Firstly, laboratory experiments have a high level of internal validity as they are conducted in a controlled environment in which the experimenter is responsible for manipulating the variables. Because of the controlled environment it is also easy to replicate the experiment as there are usually standardised procedures in place, and as we all know replication is an important aspect of a science. And what about cause and effect? Well laboratory experiments are much better at showing us cause and effect relationships than natural experiments as the control over variables means that there are less extraneous variables present. But now for the bad bits…

The Craik and Lockhart study has been criticised as lacking validity and representativeness. This is mainly because the study has internal validity, which is good, but as a result it lacks external and ecological validity- thus making it difficult to generalise outside of the laboratory setting. Generalisation issues also occur because it may be difficult to operationalise certain variables. For example Craik and Lockhart were interested in the “depth of processing”* however something that may be seen as deep by one individual may actually only require shallow processing in another. Laboratory experiments can also be criticised on the grounds that.

Laboratory experiments are good if we want to find out if one thing causes another. However as they are conducted in an ambiguous environment participants may not react how they would in real life. For example, testing reaction time in a laboratory may produce a different result than testing driving reaction times in real life.

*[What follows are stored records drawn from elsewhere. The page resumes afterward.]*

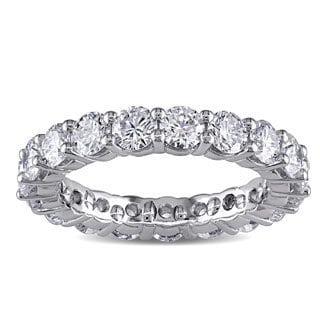 Miaodra Platinum 3ct TDW Diamond Eternity Ring (F, VVS)
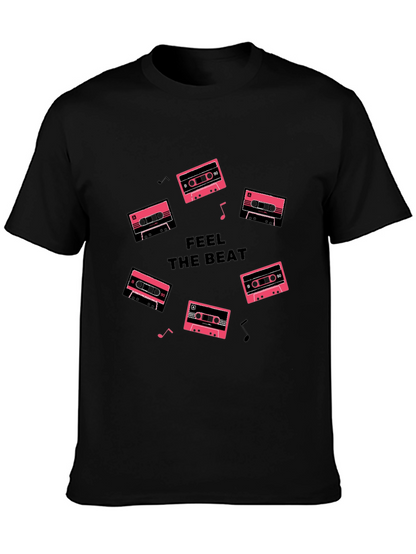Feel the Beat Cassette Tape T-Shirt
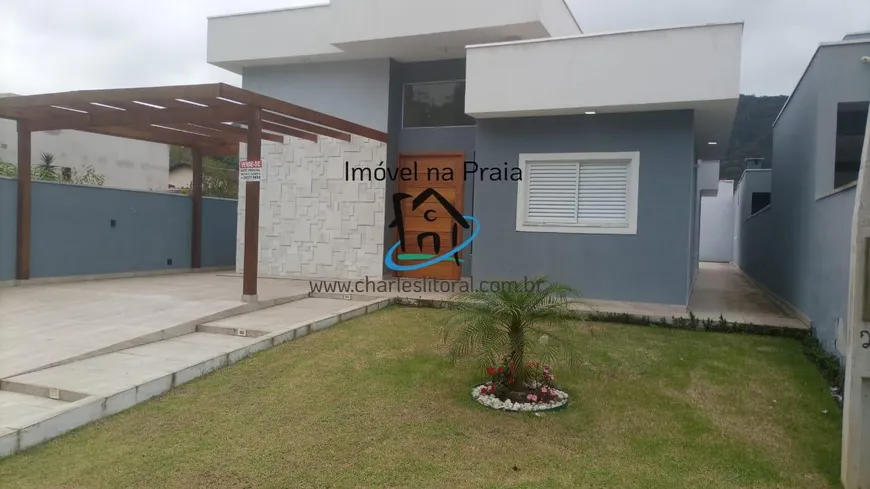 Foto 1 de Casa de Condomínio com 3 Quartos à venda, 150m² em Mocóca, Caraguatatuba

Before I rant on about lab experiments forever (you can probably tell I’m not a fan of them in psychology) let’s discuss natural experiments.

Instead of manipulating the independent variables in a lab experiment, a natural experiment looks for naturally occurring variables in the environment. For example, comparing the school grades of boys with those of girls would be a natural experiment as no variables have been manipulated, researchers are simply comparing what they have available in front of them. However, many people suggest that natural experiments are not true experiments as there is no control over extraneous variables and if participants are not aware that they are being observed is it really ethical? I suppose you could argue that as participants are none the wiser they are not going to come to any harm and therefore don’t really need to consent to take part.

Also, natural experiments are pretty cheap and easy to conduct. There are many naturally occurring events that psychologists are able to study through natural experiments. For example, in the case of Oxana** – a young girl who was left out with the dogs in the garden at her parent’s house when she was a child and began to behave like them, barking instead of talking and walking on all fours instead of upright – it would be incredibly unethical to put a child in this situation to study. However, psychologists were able to study her behaviour through the naturally occurring event and apply it to prior knowledge they had about nurture in a child’s environment and behaviour.

I guess you can say that lab and natural experiments have their positives and also their negatives. You have to think, lab experiments may be more scientific but in psychology the findings from them are often not as representative as they could be. And whilst natural experiments are more representative of everyday life they lack the control of lab experiments.